The cheekily named “REPO” (shorthand for repossession) Act allows US institutions to confiscate billions of dollars’ worth of Russian assets sitting in US banks and transfer them to Ukraine for reconstruction. That was also passed by the US House of Representatives over the weekend. The United States is in possession of about US$6 billion of Russian assets, meaning that the financial implications for Russia are relatively minor, albeit annoying.

However, we believe that this is not the main aim of this Act – which is only an issue if the Biden administration chooses to use it. Instead, we believe that this is a signal to the European Union, who retain a far larger US$293 billion of frozen Russian assets, mainly sitting in banks in Germany, France and Belgium. The aim, in our opinion, is to persuade the EU that as the United States has endorsed such behaviour, then it is OK for the EU to follow and do the same. Philip Zelikow, Botha-Chan Senior Fellow at Stanford University’s Hoover Institution and a former Counselor of the US Department of State has stated very firmly that “Some of the best international lawyers in the world have looked hard at this question. They find the REPO Act’s approach to be sound. And those who have actually analyzed the financial repercussions find positives, not negatives. So, the way is clear to act.”

We see it as American politicians leading EU politicians by the nose to do something completely against EU interests.

Consider firstly the basic risk ratio: the EU has 48 times more frozen Russian assets than the United States does. Should the EU follow Washington and pass similar legislation – and act upon it – it is likely to have an immense impact as concerns international investment attitudes towards the European Union. While much of the media attention has focused on the downside for the United States, this would only become reality should they actually use the REPO Act, while Washington’s reputational risk exposure is limited to a fallout of US$6 billion, which can easily be offset by providing incentives.

The EU however has far greater exposure: US$293 billion is a substantial chunk of money.

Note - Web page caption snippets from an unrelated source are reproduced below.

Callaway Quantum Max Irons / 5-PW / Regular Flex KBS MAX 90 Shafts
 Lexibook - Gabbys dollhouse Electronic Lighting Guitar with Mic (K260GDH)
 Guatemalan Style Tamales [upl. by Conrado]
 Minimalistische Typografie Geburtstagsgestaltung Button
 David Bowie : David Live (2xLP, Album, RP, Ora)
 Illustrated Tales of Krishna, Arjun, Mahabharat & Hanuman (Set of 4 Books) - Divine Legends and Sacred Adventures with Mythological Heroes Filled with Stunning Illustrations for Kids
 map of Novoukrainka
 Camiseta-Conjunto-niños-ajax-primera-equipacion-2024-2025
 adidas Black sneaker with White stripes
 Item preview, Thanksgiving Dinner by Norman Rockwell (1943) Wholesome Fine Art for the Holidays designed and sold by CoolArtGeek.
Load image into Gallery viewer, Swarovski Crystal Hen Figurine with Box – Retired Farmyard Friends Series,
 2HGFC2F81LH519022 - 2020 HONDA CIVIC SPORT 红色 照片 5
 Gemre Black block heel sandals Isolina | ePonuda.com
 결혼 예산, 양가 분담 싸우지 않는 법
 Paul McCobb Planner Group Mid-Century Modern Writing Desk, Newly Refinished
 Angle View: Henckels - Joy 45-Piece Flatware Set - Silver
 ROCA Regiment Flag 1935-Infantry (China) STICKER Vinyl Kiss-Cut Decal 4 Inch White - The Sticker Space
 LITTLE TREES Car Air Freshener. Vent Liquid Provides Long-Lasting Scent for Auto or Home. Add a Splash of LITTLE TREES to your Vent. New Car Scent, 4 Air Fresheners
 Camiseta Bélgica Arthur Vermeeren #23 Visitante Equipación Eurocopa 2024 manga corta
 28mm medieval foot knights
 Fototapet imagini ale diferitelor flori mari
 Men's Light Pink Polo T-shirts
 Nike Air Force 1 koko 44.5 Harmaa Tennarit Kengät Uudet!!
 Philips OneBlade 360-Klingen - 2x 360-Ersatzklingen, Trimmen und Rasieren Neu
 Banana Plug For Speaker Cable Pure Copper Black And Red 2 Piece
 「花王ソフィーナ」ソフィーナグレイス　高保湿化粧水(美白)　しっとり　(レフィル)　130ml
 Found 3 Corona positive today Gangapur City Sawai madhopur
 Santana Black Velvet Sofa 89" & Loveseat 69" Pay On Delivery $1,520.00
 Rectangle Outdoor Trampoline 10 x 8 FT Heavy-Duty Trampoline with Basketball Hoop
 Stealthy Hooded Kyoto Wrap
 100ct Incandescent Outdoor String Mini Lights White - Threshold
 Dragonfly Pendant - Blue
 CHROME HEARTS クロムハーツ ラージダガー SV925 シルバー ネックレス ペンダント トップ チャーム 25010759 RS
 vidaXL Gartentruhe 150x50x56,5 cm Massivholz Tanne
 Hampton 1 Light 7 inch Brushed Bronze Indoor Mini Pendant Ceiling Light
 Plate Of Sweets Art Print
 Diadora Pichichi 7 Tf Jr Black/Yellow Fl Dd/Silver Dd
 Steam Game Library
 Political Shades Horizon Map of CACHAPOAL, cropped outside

Touching that and sending it to a third party country (Ukraine) can be expected to lead to capital flight on a global basis. The risk is Europe’s. The impact would drain the EU of reserves and irreparably damage the Euro as a currency. Where would the money fly to?

Interestingly, the three countries where global capital has been moving to during 2024 are the United States, the United Kingdom, and Japan, as their liquidity, transparency and pricing have propelled them to be the top destinations for global cross-border capital. 

All the US and UK have to do is say to the Europeans ‘its ok to use frozen Russian capital’ – which has effectively just happened. But if European politicians follow that advise and act upon it – London will re-emerge as a post-Brexit safe haven and financial centre again, while the US will be largely untouched – as long as they don’t actually touch Russia’s capital. But now the temptation is for the Europeans to do just that. The US REPO Act is aimed at Europe, not Russia. It’s about the fiscal control of Europe. 

The US capital flight risk and de-dollarisation issue is not therefore an immediate issue today, although the REPO Act is about to be signed into law. Any minor fall-out over the US$6 billion can be covered. But this doesn’t mean the United States is out of the woods either. The much-anticipated de-dollarisation issue will occur as and when the United States defaults on its debt. That is currently standing at US$34.6 trillion and is another reason Washington pushed the Ukrainian US$61 billion onto Kiev’s books. That is about 40% of Ukraine’s annual GDP. President Zelensky meanwhile has reportedly replied with thanks.